▸ **REQUIRED TASKS**
#1 Copy the stretch of the 4x4x4 solver post from "Likewise R[n]=B[N] for" through "just one operation.", word for word.
#2 Decide whether each statement agrees with the 4x4x4 solver post, answering yes or no and quoting the words that settle it: (a) The move generator is adapted from the writer's chess code. (b) Each cube face is stored in four bytes. (c) A U+ move changes the down face.

▸ **TEXT PROVIDED**
◆ ◆ ◆ ◆ ◆

I decided to take a crack at writing my own 4x4x4 solving program. If anyone else has started on such a program, or if one is already in existence, please let me know if I am re-inventing the wheel. I am taking some of my chess code and adapting it for a fast bit-move generator that should outperform matrix calculations.

For example, you can replace 4 separate matrix swaps with bit-AND/bit-OR operations that should execute much more quickly.

U+ keeps the down face the same, and F[1]=R[1], F[2]=R[2], F[3]=R[3], and F[4]=R[4].

Likewise R[n]=B[N] for N = 1 to 4, and B[N]=L[N] and L[N]= the original F[N], so you need to "copy" the 4 front cubes before swapping them to the right.

There is a mathematical/coding trick to do all of these "swaps" with just one operation.

You lay out the 16 cubes per face as bits such as 0000 for cube 1, which means you have 2 cubes/byte.

The upper 4 bits = cube 1, the lower 4 bits = cube 2, etc.

You need 8 bytes, a single long long integer, to store a cube face.

So the new F face after a U+ becomes f_face_variable = (f_face_variable & FFFF000000000000) | (r_face_variable & 0000FFFFFFFFFFFFFFFF);

You replace 4 swaps with only one statement that operates on two 8-byte variables and two 8-byte hexadecimal constants. It's very fast.

◆ ◆ ◆ ◆ ◆

▸ **DATASET EXTRACT**
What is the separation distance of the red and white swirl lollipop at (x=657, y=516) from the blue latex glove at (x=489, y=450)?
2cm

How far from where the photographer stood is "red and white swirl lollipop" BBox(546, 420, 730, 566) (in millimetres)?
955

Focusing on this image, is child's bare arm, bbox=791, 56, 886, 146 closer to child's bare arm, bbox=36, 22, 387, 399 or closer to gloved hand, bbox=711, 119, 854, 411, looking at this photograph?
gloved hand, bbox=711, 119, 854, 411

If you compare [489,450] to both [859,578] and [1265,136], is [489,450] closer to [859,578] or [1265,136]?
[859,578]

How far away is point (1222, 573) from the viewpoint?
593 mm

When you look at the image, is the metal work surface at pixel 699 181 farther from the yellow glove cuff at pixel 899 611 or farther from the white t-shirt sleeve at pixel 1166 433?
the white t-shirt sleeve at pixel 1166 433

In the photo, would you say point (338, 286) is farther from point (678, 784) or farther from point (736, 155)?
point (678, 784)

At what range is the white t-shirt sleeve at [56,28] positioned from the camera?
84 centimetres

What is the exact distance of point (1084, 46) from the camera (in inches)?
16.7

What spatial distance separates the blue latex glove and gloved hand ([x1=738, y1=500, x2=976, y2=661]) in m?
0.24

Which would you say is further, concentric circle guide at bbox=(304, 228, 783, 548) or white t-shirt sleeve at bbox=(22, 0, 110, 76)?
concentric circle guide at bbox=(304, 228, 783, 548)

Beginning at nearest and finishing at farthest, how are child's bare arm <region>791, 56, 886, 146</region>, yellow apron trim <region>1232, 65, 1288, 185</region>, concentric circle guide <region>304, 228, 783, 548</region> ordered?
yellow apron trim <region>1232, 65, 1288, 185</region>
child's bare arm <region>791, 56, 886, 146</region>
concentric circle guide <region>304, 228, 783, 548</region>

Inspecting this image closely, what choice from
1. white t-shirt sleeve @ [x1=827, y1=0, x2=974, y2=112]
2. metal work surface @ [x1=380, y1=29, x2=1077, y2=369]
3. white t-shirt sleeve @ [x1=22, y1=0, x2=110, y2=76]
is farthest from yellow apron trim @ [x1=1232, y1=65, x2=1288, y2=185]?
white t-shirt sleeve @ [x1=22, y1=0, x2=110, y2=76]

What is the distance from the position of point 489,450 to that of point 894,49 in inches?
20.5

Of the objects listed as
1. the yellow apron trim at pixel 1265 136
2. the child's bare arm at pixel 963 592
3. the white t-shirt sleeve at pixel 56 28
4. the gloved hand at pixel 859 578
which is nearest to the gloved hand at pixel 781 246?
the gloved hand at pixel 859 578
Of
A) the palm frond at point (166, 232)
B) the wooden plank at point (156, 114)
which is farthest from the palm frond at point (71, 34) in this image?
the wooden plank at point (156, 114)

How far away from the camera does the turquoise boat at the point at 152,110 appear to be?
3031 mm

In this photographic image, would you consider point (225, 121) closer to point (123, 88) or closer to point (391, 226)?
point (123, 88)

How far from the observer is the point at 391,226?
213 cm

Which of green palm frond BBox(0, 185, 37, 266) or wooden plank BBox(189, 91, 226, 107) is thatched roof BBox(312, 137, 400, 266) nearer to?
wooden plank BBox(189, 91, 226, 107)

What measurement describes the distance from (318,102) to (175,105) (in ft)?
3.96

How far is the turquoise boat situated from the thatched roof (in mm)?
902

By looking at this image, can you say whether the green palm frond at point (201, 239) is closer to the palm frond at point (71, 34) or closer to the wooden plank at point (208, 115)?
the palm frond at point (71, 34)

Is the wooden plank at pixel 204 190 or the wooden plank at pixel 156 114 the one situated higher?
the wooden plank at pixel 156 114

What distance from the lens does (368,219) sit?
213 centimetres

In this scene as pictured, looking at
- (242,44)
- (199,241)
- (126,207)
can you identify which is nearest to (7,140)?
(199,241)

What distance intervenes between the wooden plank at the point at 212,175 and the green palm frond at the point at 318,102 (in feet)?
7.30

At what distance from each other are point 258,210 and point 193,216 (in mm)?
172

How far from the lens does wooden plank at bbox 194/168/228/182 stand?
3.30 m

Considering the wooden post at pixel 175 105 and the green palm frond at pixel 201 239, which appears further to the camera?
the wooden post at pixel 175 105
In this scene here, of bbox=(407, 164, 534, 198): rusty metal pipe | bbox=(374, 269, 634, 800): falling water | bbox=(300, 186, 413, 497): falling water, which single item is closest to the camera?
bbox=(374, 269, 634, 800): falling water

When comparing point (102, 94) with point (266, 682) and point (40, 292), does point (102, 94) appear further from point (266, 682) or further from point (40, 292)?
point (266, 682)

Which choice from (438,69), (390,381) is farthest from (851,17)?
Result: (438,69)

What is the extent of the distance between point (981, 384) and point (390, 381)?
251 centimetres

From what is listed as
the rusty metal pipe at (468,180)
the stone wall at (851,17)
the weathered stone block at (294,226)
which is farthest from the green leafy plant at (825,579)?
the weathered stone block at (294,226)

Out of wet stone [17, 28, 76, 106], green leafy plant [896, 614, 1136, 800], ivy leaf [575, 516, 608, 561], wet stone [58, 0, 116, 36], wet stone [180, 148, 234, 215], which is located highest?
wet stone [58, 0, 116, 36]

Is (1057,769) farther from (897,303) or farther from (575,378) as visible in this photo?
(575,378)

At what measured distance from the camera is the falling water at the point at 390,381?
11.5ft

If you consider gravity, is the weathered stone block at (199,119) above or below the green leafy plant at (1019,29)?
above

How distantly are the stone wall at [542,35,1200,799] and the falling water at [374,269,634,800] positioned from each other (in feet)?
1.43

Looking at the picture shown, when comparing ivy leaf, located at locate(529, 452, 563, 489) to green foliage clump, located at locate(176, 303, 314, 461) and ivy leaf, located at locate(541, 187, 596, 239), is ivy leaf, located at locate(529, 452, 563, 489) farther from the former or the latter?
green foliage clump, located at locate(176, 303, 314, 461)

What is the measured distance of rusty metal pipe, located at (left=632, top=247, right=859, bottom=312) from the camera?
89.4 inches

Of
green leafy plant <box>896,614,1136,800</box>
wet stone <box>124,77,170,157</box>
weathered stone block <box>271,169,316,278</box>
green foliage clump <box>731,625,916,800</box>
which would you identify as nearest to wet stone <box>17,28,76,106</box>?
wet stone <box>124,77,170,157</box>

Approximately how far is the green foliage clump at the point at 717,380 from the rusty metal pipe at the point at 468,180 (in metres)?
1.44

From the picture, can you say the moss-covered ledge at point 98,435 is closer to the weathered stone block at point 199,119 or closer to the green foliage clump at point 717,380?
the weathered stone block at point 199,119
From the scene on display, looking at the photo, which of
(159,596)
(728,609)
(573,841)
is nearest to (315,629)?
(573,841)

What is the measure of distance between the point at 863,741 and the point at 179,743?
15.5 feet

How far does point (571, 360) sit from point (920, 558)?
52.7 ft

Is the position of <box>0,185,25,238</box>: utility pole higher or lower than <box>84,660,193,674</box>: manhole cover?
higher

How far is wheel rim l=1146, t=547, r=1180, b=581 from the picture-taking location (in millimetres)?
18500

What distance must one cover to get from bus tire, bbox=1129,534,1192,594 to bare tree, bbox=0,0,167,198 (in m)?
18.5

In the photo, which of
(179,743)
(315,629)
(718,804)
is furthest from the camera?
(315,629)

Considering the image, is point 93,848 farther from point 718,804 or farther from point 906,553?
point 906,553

◆ ◆ ◆ ◆ ◆

▸ **COMPLETED EXERCISE**
#1
Likewise R[n]=B[N] for N = 1 to 4, and B[N]=L[N] and L[N]= the original F[N], so you need to "copy" the 4 front cubes before swapping them to the right.

There is a mathematical/coding trick to do all of these "swaps" with just one operation.

#2
(a) Yes: "I am taking some of my chess code and adapting it for a fast bit-move generator"
(b) No: "You need 8 bytes, a single long long integer, to store a cube face."
(c) No: "U+ keeps the down face the same"